__DESCRIPTION OF THE TASK__:
Print the line containing "As depicted in" and each line after it through the end, please, with nothing added.

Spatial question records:
════
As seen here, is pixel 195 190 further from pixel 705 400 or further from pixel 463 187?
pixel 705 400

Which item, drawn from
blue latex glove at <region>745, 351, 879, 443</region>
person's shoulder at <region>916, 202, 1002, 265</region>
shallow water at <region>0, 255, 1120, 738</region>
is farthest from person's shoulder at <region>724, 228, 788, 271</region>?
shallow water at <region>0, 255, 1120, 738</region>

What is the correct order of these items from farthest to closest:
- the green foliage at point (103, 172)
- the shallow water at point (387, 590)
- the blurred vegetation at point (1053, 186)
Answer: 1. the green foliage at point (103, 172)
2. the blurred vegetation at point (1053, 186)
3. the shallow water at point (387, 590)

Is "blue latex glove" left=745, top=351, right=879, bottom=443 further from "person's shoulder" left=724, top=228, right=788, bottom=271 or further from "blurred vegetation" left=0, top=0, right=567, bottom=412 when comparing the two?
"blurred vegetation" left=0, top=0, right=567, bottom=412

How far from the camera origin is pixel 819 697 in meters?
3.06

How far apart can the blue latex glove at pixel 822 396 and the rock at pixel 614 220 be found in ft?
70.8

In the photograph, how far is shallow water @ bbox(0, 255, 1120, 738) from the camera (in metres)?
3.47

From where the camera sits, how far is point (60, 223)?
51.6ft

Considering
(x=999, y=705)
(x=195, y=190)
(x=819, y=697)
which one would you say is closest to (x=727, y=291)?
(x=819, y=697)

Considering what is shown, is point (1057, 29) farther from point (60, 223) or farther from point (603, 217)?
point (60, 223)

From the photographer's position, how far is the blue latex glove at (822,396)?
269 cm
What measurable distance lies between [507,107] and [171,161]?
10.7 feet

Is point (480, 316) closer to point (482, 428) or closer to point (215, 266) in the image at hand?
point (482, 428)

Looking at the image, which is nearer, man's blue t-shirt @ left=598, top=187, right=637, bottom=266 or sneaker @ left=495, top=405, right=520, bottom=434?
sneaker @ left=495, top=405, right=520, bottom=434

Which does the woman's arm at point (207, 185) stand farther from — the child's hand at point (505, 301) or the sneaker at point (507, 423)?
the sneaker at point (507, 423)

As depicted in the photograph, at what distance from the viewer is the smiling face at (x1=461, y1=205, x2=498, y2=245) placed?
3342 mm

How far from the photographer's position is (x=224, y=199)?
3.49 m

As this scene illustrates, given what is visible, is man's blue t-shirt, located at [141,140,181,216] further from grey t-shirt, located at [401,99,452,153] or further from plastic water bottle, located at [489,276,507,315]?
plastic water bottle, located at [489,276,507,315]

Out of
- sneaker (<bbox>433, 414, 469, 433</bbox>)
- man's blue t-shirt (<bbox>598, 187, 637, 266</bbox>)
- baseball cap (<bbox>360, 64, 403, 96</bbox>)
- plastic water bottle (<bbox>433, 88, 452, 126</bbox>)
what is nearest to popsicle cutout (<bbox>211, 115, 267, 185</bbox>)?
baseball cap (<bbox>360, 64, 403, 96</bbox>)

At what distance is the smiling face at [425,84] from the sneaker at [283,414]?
════
__SOLUTION FOR THIS TASK__:
As depicted in the photograph, at what distance from the viewer is the smiling face at (x1=461, y1=205, x2=498, y2=245) placed?
3342 mm

How far from the photographer's position is (x=224, y=199)?
3.49 m

As this scene illustrates, given what is visible, is man's blue t-shirt, located at [141,140,181,216] further from grey t-shirt, located at [401,99,452,153] or further from plastic water bottle, located at [489,276,507,315]?
plastic water bottle, located at [489,276,507,315]

Out of
- sneaker (<bbox>433, 414, 469, 433</bbox>)
- man's blue t-shirt (<bbox>598, 187, 637, 266</bbox>)
- baseball cap (<bbox>360, 64, 403, 96</bbox>)
- plastic water bottle (<bbox>433, 88, 452, 126</bbox>)
what is nearest to popsicle cutout (<bbox>211, 115, 267, 185</bbox>)?
baseball cap (<bbox>360, 64, 403, 96</bbox>)

At what distance is the smiling face at [425,84] from the sneaker at [283,414]?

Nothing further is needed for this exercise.